• [Supplied material]:
== Segment start ==

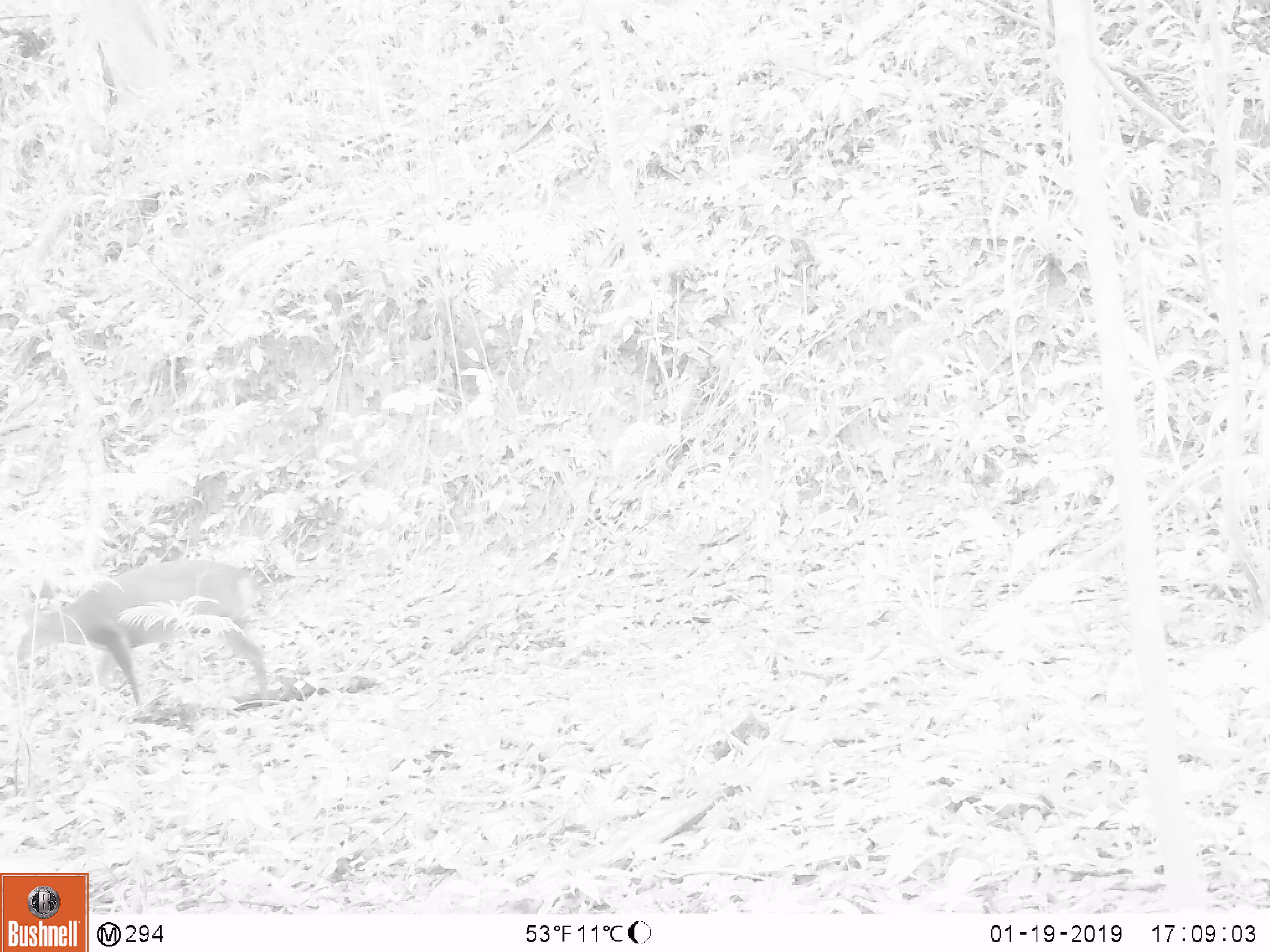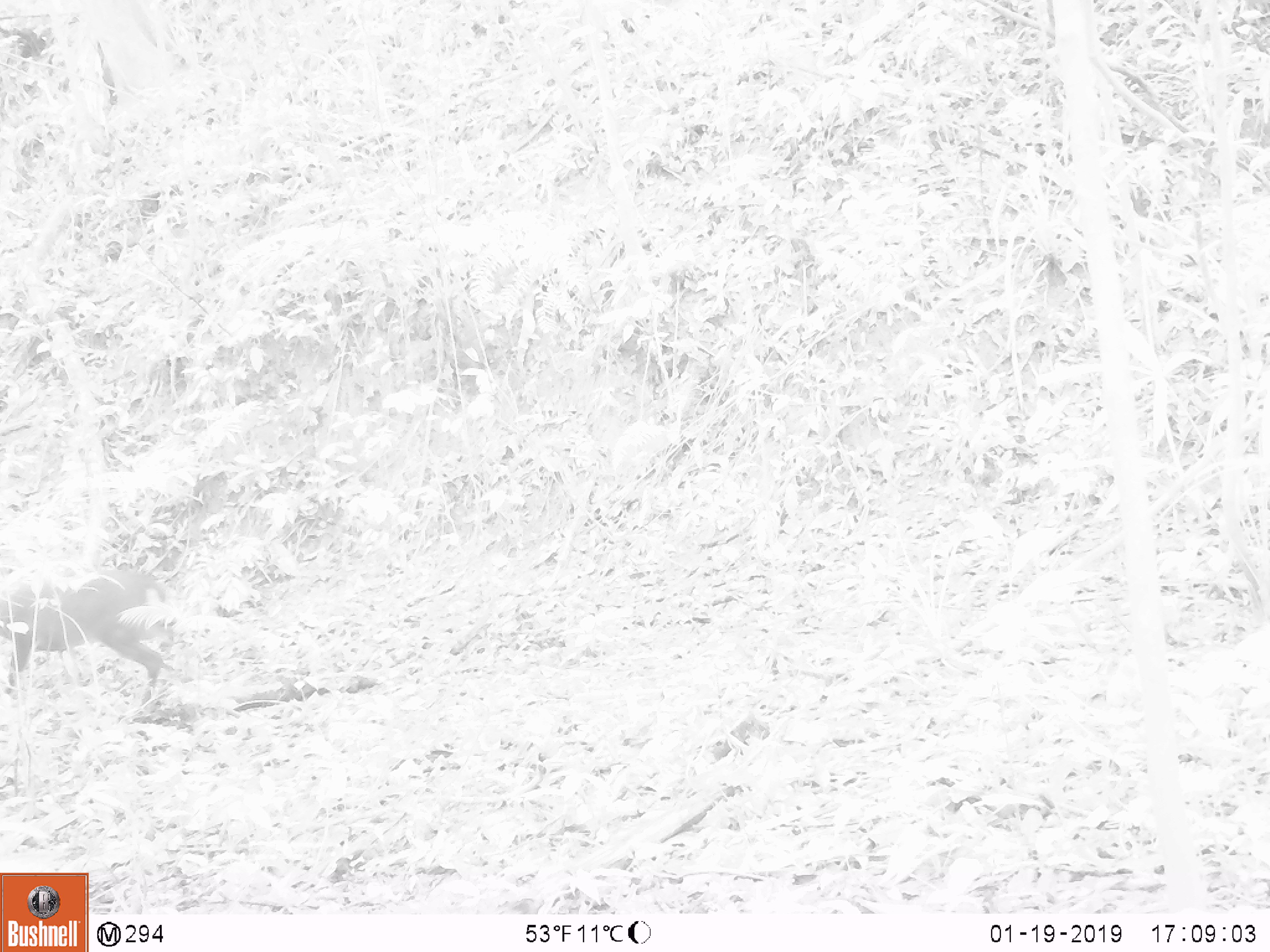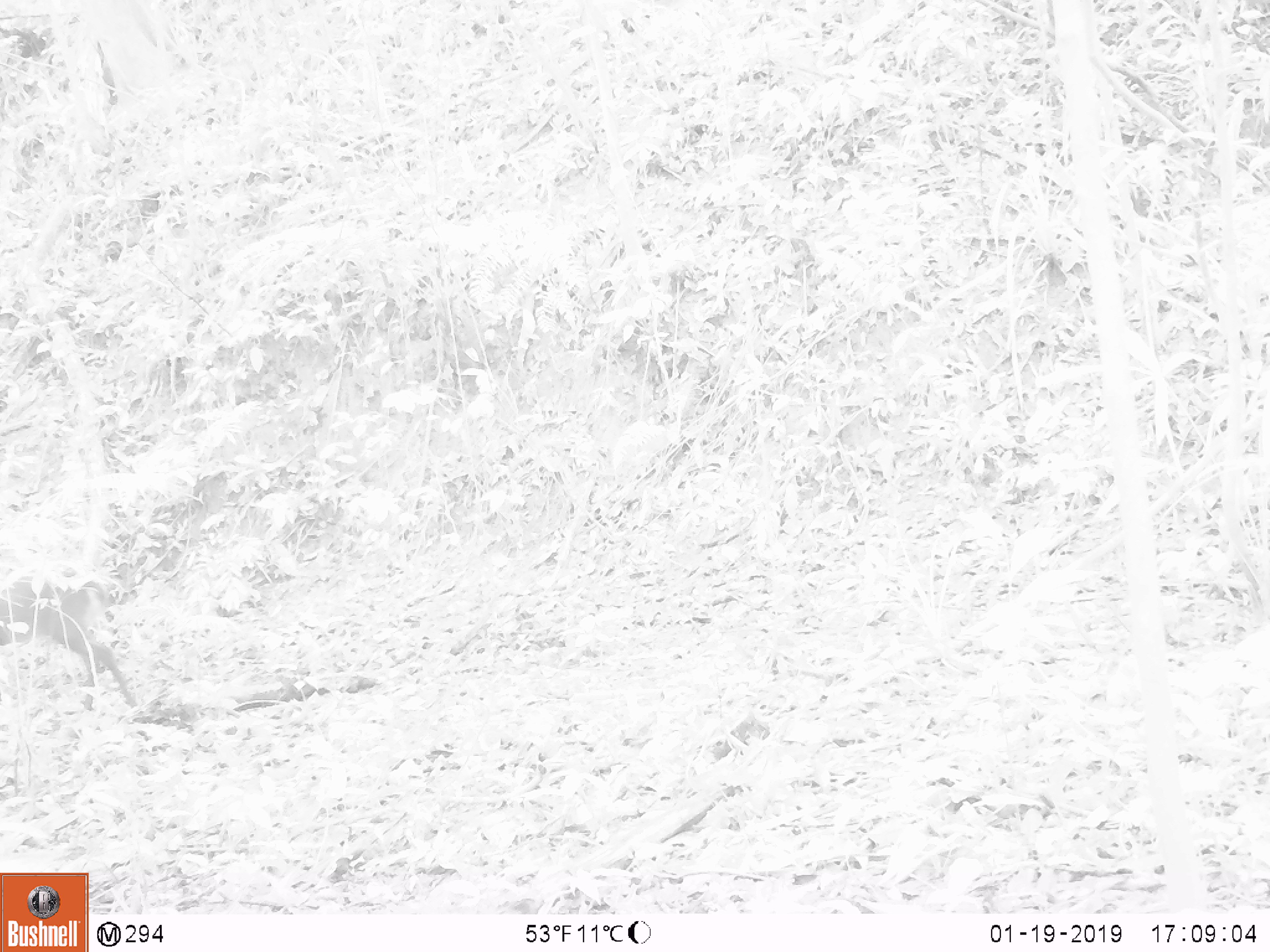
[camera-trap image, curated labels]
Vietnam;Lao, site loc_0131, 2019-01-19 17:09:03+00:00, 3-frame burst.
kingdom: Animalia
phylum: Chordata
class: Mammalia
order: Artiodactyla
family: Cervidae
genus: Muntiacus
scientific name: Muntiacus vuquangensis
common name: large-antlered muntjac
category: large antlered muntjac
Large antlered muntjac (large-antlered muntjac) (Muntiacus vuquangensis). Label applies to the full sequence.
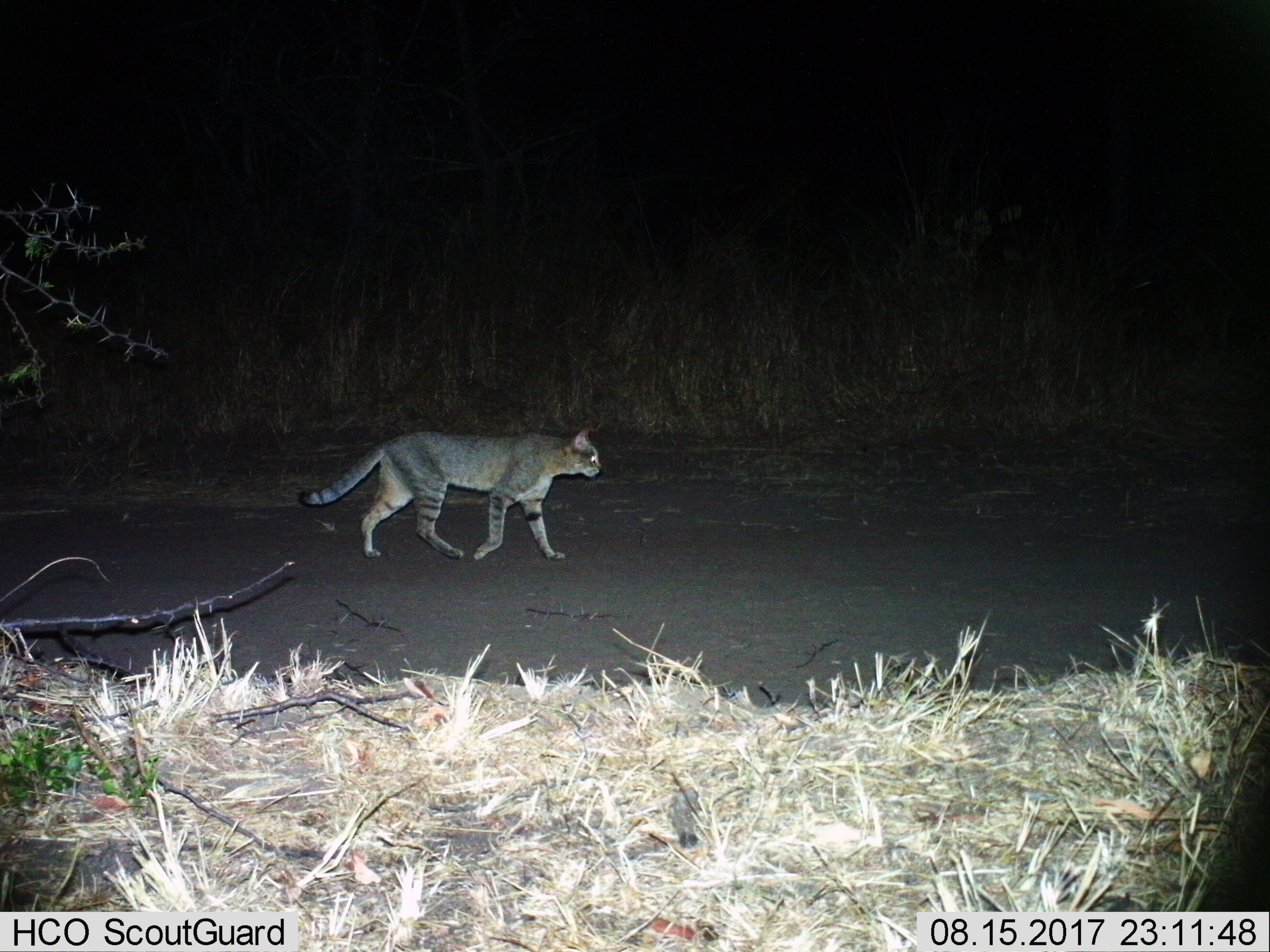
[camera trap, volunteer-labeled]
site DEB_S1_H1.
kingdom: Animalia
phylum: Chordata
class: Mammalia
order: Carnivora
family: Felidae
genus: Felis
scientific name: Felis lybica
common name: african wild cat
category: africanwildcat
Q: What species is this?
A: Africanwildcat (african wild cat) (Felis lybica).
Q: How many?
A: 1.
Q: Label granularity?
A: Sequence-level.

== Segment end ==

• [Exercise directions]:
All records should be output exactly, with the pictures left out.

• [The completed task]:
[camera-trap image, curated labels]
Vietnam;Lao, site loc_0131, 2019-01-19 17:09:03+00:00, 3-frame burst.
kingdom: Animalia
phylum: Chordata
class: Mammalia
order: Artiodactyla
family: Cervidae
genus: Muntiacus
scientific name: Muntiacus vuquangensis
common name: large-antlered muntjac
category: large antlered muntjac
Large antlered muntjac (large-antlered muntjac) (Muntiacus vuquangensis). Label applies to the full sequence.
[camera trap, volunteer-labeled]
site DEB_S1_H1.
kingdom: Animalia
phylum: Chordata
class: Mammalia
order: Carnivora
family: Felidae
genus: Felis
scientific name: Felis lybica
common name: african wild cat
category: africanwildcat
Q: What species is this?
A: Africanwildcat (african wild cat) (Felis lybica).
Q: How many?
A: 1.
Q: Label granularity?
A: Sequence-level.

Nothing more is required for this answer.